▶ **WHAT TO DO**
Write out the listing below from the line containing "What measure of" to its last line, unaltered, ends included.

▶ **EXERCISE MATERIALS**
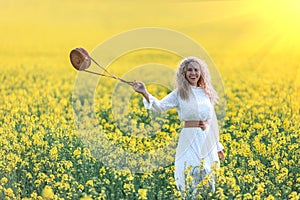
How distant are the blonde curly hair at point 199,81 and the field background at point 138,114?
83 cm

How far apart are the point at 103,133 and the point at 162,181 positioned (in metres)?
1.87

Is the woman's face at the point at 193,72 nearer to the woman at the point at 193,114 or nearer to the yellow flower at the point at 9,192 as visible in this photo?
the woman at the point at 193,114

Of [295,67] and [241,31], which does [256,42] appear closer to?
[241,31]

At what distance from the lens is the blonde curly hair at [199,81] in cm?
774

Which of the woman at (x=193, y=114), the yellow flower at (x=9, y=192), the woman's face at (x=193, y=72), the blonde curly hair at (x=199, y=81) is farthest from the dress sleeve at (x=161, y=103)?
the yellow flower at (x=9, y=192)

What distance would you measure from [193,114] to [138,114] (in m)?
5.61

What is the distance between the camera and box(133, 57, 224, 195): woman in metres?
7.70

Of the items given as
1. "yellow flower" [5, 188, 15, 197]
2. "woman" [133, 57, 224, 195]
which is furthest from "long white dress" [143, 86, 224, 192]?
"yellow flower" [5, 188, 15, 197]

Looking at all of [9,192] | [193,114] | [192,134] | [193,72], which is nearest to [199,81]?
[193,72]

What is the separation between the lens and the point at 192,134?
772cm

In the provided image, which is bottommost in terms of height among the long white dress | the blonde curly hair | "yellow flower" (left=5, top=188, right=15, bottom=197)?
"yellow flower" (left=5, top=188, right=15, bottom=197)

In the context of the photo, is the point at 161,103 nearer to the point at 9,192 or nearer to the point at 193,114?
the point at 193,114

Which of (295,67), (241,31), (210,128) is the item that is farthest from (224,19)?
(210,128)

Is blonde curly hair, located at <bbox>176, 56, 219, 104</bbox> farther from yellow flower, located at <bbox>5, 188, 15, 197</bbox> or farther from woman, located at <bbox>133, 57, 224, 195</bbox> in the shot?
yellow flower, located at <bbox>5, 188, 15, 197</bbox>
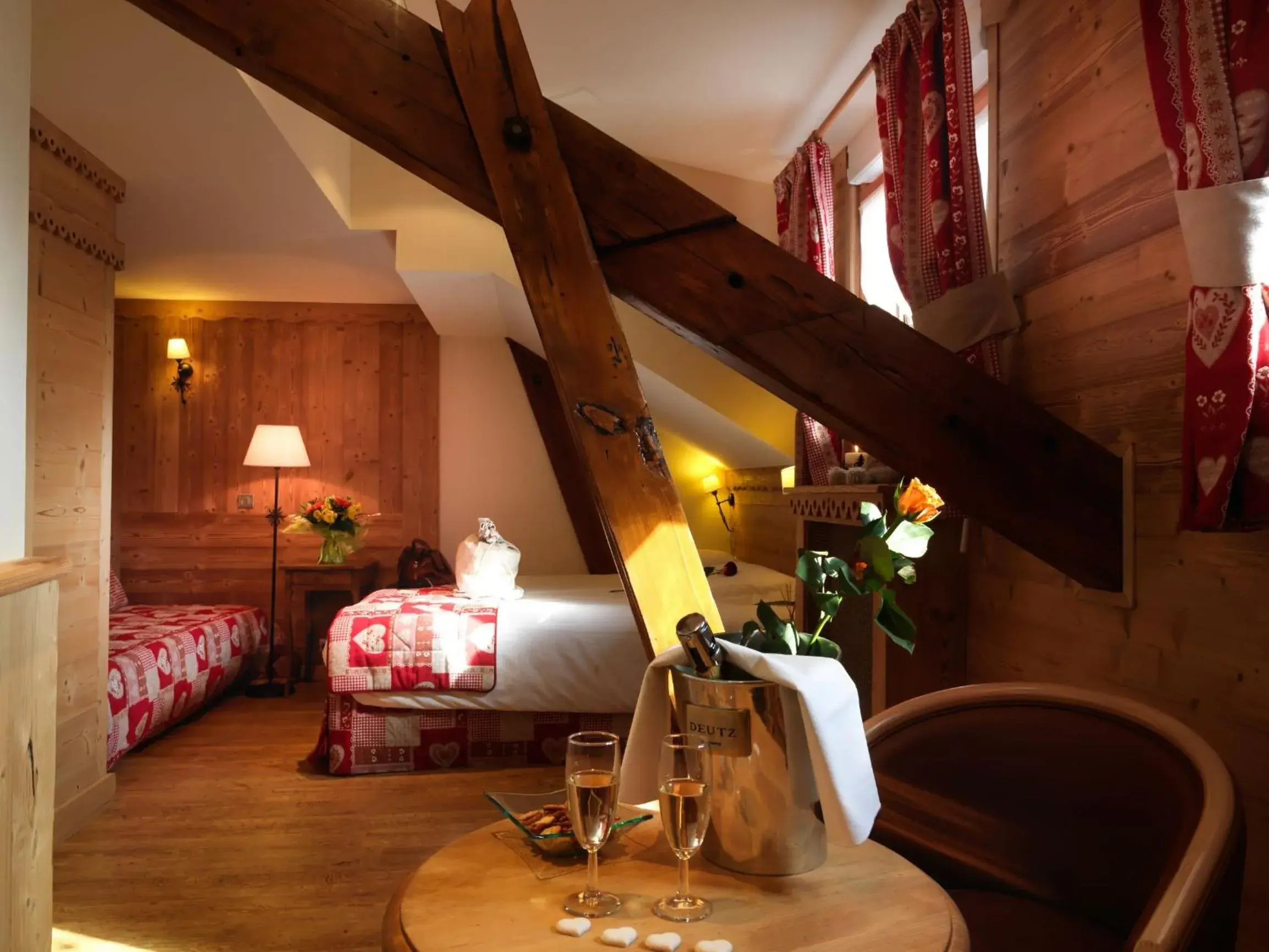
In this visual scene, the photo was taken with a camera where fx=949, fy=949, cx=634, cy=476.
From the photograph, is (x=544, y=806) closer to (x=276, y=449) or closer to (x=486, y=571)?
(x=486, y=571)

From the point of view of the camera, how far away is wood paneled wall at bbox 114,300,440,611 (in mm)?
5613

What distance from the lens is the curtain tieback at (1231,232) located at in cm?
141

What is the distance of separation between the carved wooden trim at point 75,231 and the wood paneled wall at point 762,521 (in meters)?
2.88

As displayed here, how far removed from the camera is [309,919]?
238 centimetres

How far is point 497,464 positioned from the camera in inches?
231

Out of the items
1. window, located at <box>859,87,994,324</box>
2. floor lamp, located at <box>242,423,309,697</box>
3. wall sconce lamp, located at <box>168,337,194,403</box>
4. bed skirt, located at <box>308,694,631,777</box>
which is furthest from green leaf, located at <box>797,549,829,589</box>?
wall sconce lamp, located at <box>168,337,194,403</box>

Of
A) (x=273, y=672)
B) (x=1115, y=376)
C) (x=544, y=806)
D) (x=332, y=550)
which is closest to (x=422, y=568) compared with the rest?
(x=332, y=550)

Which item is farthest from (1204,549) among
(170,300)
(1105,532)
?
(170,300)

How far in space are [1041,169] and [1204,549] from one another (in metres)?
0.96

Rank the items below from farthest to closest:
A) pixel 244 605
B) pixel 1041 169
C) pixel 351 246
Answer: pixel 244 605
pixel 351 246
pixel 1041 169

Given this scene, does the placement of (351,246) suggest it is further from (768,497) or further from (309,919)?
(309,919)

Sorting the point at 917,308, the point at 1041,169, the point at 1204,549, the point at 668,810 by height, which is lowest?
the point at 668,810

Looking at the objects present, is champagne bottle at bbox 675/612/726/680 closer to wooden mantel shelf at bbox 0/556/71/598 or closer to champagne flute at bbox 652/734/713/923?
champagne flute at bbox 652/734/713/923

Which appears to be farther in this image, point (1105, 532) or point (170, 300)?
point (170, 300)
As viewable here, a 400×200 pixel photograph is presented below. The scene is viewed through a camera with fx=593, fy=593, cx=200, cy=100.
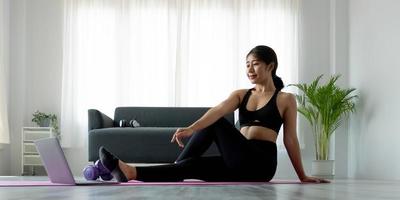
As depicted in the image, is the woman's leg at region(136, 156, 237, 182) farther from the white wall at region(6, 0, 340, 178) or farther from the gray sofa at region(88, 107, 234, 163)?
the white wall at region(6, 0, 340, 178)

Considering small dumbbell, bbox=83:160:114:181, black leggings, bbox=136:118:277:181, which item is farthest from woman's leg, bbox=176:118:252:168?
small dumbbell, bbox=83:160:114:181

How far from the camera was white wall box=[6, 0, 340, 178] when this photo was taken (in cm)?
750

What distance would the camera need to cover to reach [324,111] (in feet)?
22.6

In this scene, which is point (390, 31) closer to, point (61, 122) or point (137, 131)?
point (137, 131)

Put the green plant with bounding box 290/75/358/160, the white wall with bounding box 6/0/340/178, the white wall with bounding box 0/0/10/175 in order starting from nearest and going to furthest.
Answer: the green plant with bounding box 290/75/358/160 → the white wall with bounding box 0/0/10/175 → the white wall with bounding box 6/0/340/178

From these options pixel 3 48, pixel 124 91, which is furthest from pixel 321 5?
pixel 3 48

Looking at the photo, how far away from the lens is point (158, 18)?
7.61m

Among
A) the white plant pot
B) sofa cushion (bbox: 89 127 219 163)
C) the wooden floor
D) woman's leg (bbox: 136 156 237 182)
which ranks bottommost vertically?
the white plant pot

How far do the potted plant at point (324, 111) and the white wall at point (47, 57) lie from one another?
1.53ft

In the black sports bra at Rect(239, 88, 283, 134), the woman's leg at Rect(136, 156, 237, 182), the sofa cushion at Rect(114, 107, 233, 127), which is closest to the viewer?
the woman's leg at Rect(136, 156, 237, 182)

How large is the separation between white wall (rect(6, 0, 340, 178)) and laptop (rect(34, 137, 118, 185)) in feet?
15.5

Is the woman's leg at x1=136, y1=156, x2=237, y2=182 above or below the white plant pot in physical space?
above

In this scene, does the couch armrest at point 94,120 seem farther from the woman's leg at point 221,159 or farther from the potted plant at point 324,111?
the woman's leg at point 221,159

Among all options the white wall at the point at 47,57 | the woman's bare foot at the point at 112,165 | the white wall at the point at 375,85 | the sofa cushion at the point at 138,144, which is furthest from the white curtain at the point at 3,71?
the woman's bare foot at the point at 112,165
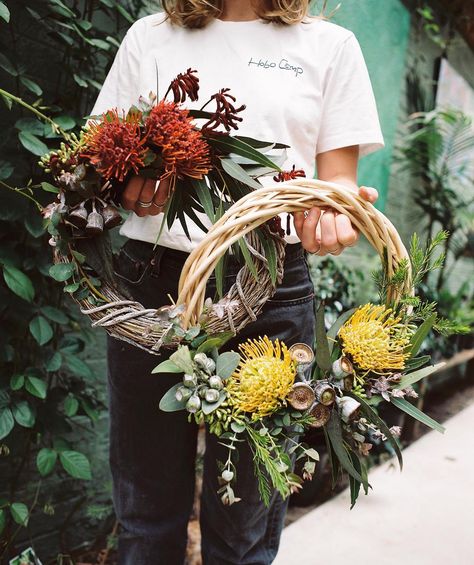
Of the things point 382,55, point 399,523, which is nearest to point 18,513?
point 399,523

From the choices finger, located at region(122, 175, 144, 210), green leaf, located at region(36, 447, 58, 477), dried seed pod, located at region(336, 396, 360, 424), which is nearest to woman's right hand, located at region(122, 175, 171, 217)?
finger, located at region(122, 175, 144, 210)

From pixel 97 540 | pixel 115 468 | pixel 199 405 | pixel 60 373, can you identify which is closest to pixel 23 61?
pixel 60 373

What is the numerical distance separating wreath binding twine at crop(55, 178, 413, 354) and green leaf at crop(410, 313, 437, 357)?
0.25 ft

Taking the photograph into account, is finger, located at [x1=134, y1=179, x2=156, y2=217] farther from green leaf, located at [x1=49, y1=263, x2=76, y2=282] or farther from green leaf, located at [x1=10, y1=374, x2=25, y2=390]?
green leaf, located at [x1=10, y1=374, x2=25, y2=390]

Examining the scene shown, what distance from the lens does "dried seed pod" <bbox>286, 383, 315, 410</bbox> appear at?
0.85 m

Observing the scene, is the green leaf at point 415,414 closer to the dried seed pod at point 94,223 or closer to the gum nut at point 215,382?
the gum nut at point 215,382

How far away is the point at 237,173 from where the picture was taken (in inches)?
36.5

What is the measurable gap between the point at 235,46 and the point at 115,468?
0.95 metres

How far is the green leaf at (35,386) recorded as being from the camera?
4.84 feet

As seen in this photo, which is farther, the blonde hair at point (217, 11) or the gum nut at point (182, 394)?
the blonde hair at point (217, 11)

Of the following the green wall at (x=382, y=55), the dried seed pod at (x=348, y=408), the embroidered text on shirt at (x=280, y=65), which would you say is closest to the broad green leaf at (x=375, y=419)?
the dried seed pod at (x=348, y=408)

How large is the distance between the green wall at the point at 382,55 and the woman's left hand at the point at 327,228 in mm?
1942

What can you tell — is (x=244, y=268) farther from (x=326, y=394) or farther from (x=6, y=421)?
(x=6, y=421)

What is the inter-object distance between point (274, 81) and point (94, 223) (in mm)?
484
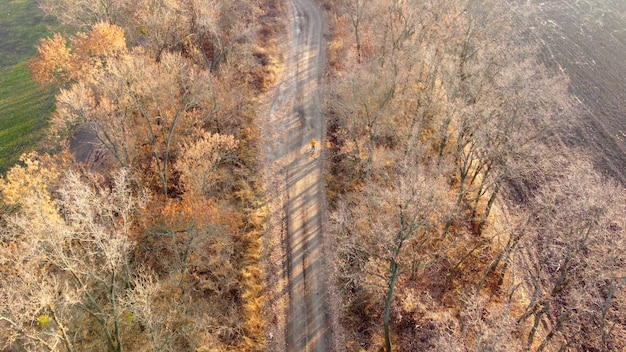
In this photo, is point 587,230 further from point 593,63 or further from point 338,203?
point 593,63

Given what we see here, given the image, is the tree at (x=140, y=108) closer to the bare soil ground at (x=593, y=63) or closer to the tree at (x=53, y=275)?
the tree at (x=53, y=275)

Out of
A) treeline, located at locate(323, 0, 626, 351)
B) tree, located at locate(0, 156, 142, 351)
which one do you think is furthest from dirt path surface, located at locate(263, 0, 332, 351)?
tree, located at locate(0, 156, 142, 351)

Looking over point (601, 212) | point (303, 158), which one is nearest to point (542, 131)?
point (601, 212)

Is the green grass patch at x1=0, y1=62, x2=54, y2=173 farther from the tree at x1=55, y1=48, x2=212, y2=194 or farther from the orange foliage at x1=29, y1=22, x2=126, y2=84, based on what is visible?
the tree at x1=55, y1=48, x2=212, y2=194

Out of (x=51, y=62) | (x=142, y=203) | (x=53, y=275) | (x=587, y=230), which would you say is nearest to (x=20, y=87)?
(x=51, y=62)

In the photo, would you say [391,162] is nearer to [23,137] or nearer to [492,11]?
[492,11]

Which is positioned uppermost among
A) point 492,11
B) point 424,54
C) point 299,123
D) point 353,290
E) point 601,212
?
point 492,11
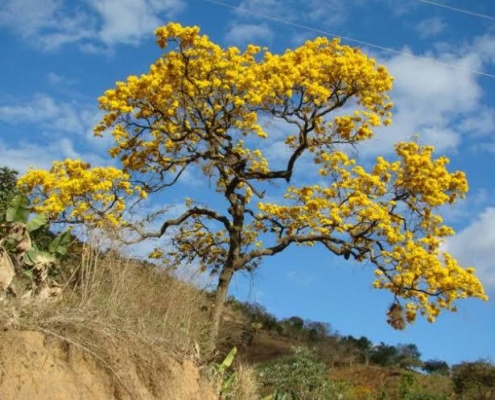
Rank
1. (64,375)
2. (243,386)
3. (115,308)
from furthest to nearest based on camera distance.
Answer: (243,386) → (115,308) → (64,375)

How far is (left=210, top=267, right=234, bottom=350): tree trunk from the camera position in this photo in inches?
505

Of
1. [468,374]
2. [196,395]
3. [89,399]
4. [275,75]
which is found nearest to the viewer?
[89,399]

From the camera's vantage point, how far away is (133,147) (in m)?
18.5

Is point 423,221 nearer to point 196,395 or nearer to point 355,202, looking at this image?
point 355,202

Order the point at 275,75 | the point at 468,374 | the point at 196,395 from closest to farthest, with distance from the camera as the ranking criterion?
the point at 196,395 < the point at 275,75 < the point at 468,374

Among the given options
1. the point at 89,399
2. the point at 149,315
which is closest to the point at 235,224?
the point at 149,315

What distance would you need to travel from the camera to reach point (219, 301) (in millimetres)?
14891

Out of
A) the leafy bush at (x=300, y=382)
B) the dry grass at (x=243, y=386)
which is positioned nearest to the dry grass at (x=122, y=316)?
the dry grass at (x=243, y=386)

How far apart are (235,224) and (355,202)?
3043 millimetres

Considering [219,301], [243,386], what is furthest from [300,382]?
[243,386]

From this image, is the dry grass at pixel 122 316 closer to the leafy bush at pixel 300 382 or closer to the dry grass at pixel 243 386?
the dry grass at pixel 243 386

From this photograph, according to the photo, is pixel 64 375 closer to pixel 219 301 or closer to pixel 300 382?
pixel 219 301

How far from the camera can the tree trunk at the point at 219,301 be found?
42.0 ft

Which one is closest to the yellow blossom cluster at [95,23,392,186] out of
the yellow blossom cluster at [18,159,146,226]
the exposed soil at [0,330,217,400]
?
the yellow blossom cluster at [18,159,146,226]
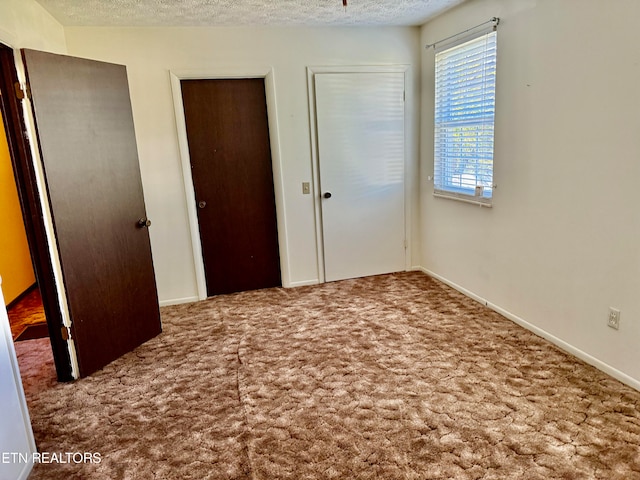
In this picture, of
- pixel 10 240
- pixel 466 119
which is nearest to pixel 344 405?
pixel 466 119

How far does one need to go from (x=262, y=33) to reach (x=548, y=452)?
3.61 meters

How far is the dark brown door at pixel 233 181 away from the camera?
3768 millimetres

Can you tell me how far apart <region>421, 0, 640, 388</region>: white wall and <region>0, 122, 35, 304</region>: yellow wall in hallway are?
4.39 meters

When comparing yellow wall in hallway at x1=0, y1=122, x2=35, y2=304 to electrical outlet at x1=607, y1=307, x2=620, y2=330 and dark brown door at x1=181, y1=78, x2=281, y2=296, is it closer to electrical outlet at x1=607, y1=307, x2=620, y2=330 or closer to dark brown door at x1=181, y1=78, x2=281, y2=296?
dark brown door at x1=181, y1=78, x2=281, y2=296

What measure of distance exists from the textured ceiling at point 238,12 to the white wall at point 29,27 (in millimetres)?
77

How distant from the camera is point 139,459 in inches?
77.0

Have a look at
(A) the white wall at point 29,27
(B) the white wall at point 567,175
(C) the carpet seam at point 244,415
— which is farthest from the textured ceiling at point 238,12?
(C) the carpet seam at point 244,415

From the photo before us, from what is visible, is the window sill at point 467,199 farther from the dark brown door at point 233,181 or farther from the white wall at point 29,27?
the white wall at point 29,27

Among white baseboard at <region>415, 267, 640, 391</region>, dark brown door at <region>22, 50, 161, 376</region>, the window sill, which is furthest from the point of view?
the window sill

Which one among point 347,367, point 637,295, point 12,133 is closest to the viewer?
point 637,295

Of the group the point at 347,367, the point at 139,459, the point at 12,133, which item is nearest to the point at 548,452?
the point at 347,367

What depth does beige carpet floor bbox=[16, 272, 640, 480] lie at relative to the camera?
1857 mm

▶ **WRITTEN SOLUTION**
What measure of distance exists from the textured ceiling at point 238,12 to the white wall at point 29,27 (in millimetres)?
77

How distant from the camera is point 139,459 in inches?
77.0

Have a look at
(A) the white wall at point 29,27
(B) the white wall at point 567,175
(C) the carpet seam at point 244,415
— which is farthest from the textured ceiling at point 238,12?
(C) the carpet seam at point 244,415

From the photo before us, from what is visible, is the window sill at point 467,199 farther from the dark brown door at point 233,181 or farther from the white wall at point 29,27?
the white wall at point 29,27

Among white baseboard at <region>415, 267, 640, 391</region>, dark brown door at <region>22, 50, 161, 376</region>, the window sill, which is furthest from the point of view?
the window sill

Which one among point 347,367, point 637,295, point 12,133 is closest to the viewer?
point 637,295

Of the group the point at 347,367, the point at 139,459, the point at 12,133, which item is nearest to the point at 548,452?
the point at 347,367

What depth does beige carpet floor bbox=[16, 272, 640, 480] lie at relative to the camera?
1857 mm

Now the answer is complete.